* RECORDS *
+---+

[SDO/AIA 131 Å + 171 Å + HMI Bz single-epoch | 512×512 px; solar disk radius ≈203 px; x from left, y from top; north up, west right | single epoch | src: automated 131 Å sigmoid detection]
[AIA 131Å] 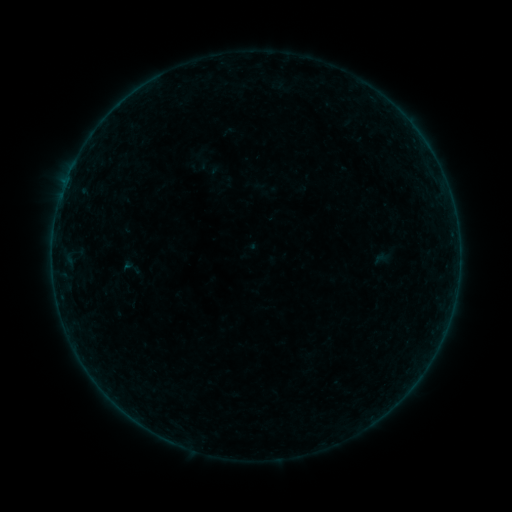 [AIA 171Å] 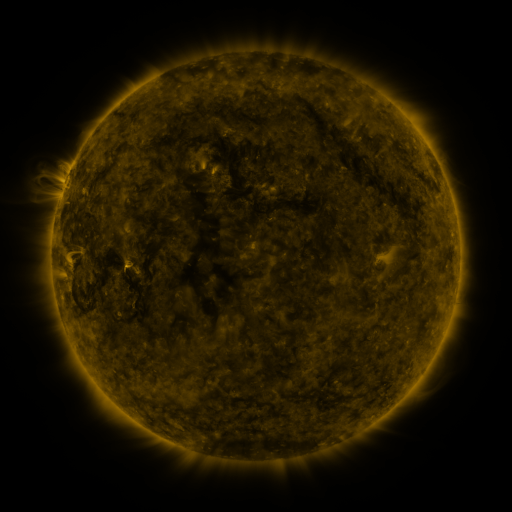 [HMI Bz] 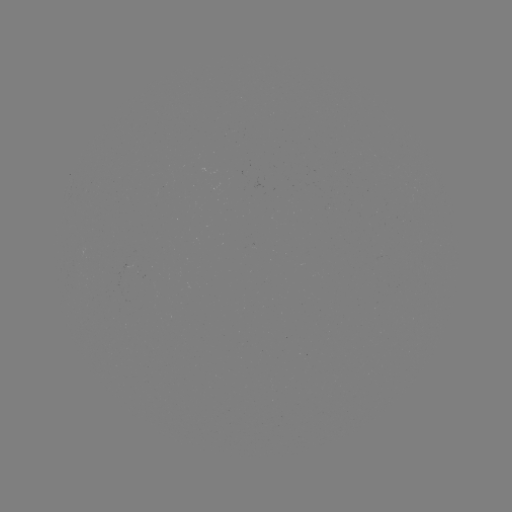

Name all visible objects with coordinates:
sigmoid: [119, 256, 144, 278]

+---+

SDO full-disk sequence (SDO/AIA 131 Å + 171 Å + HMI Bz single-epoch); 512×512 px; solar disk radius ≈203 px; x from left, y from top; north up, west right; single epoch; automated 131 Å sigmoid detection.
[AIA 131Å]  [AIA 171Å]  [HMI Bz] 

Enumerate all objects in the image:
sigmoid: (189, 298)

+---+

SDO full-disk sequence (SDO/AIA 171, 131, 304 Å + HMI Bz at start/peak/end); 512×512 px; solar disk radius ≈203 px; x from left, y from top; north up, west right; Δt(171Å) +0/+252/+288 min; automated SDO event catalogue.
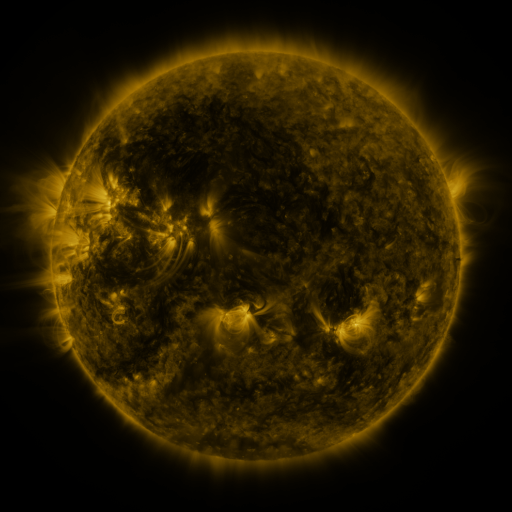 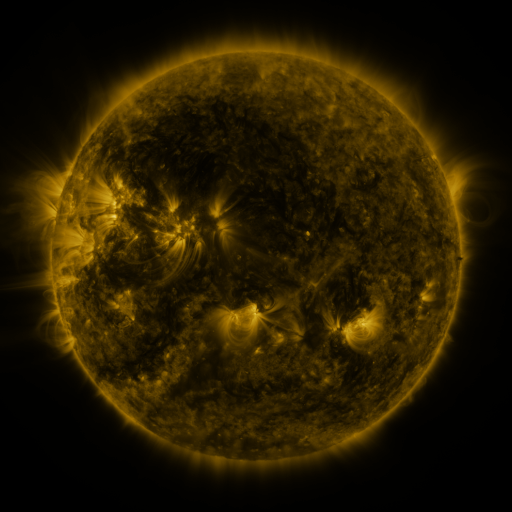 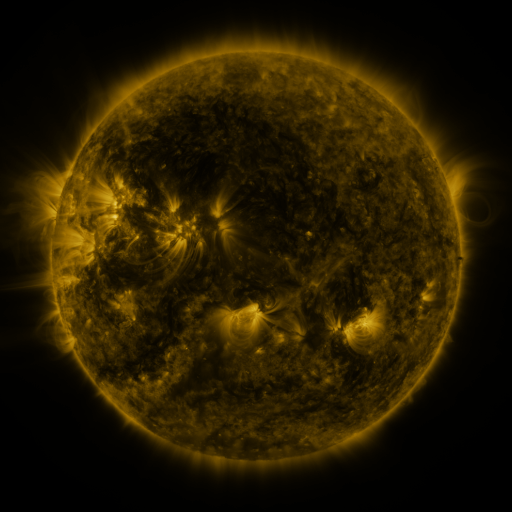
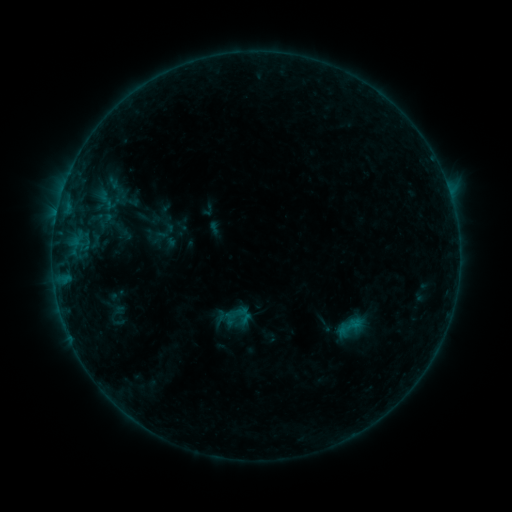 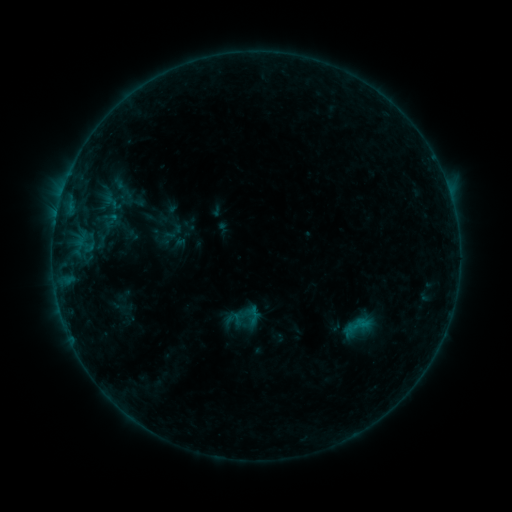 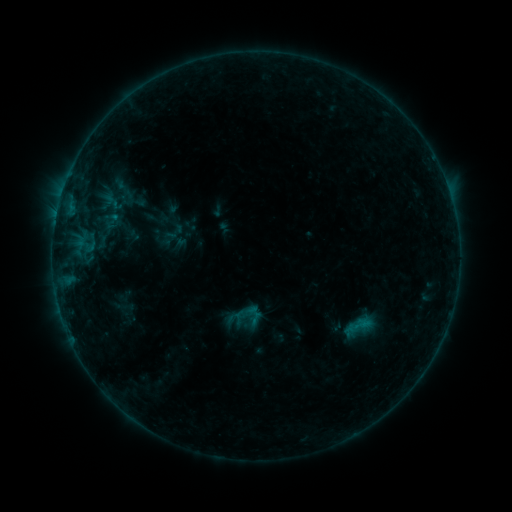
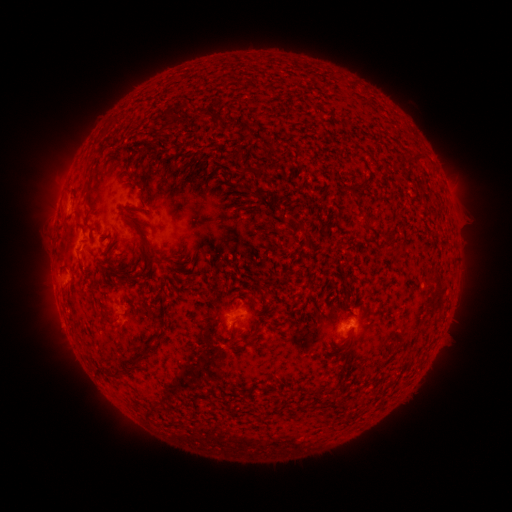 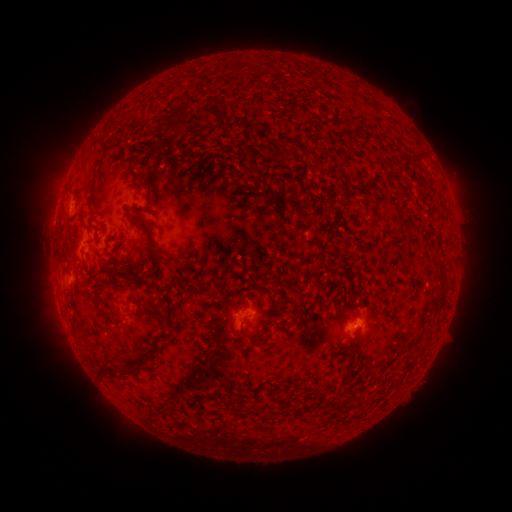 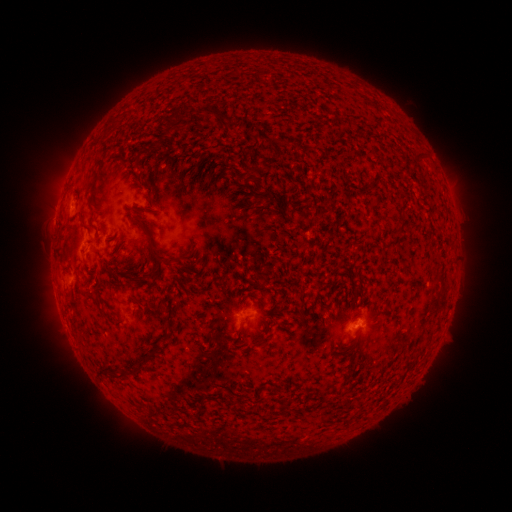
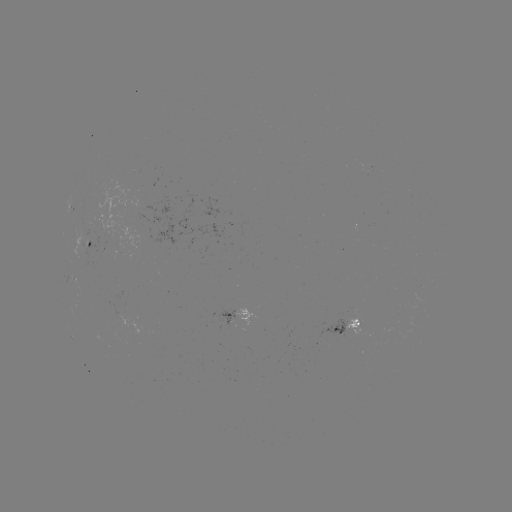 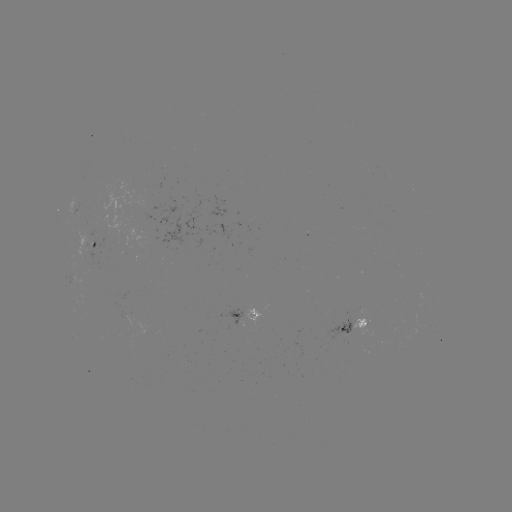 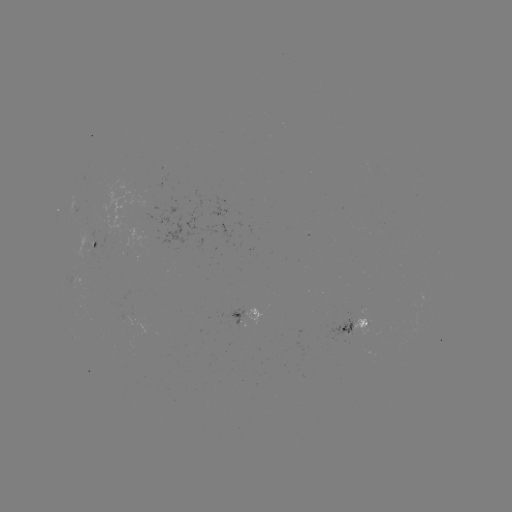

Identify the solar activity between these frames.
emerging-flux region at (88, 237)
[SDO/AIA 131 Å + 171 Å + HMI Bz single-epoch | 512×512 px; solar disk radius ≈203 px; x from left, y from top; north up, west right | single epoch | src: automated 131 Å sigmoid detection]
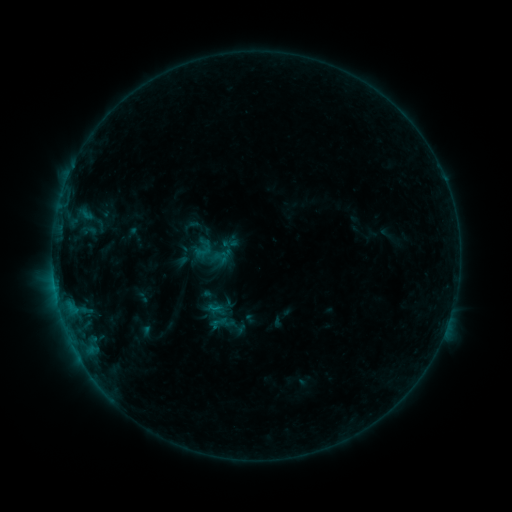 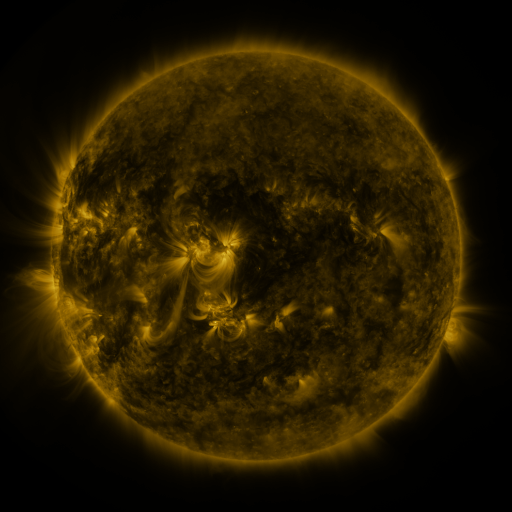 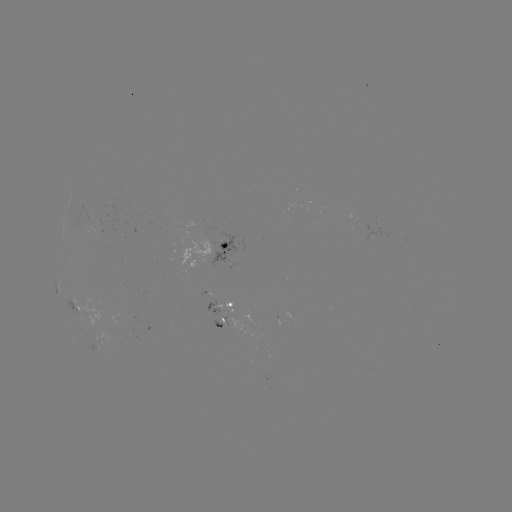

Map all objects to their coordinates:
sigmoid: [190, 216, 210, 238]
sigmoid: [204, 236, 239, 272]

+---+

* EXERCISE INSTRUCTIONS *
From the entries, copy every line in which the string "west" can be found.

* RESULT OF THIS EXERCISE *
[SDO/AIA 131 Å + 171 Å + HMI Bz single-epoch | 512×512 px; solar disk radius ≈203 px; x from left, y from top; north up, west right | single epoch | src: automated 131 Å sigmoid detection]
SDO full-disk sequence (SDO/AIA 131 Å + 171 Å + HMI Bz single-epoch); 512×512 px; solar disk radius ≈203 px; x from left, y from top; north up, west right; single epoch; automated 131 Å sigmoid detection.
SDO full-disk sequence (SDO/AIA 171, 131, 304 Å + HMI Bz at start/peak/end); 512×512 px; solar disk radius ≈203 px; x from left, y from top; north up, west right; Δt(171Å) +0/+252/+288 min; automated SDO event catalogue.
[SDO/AIA 131 Å + 171 Å + HMI Bz single-epoch | 512×512 px; solar disk radius ≈203 px; x from left, y from top; north up, west right | single epoch | src: automated 131 Å sigmoid detection]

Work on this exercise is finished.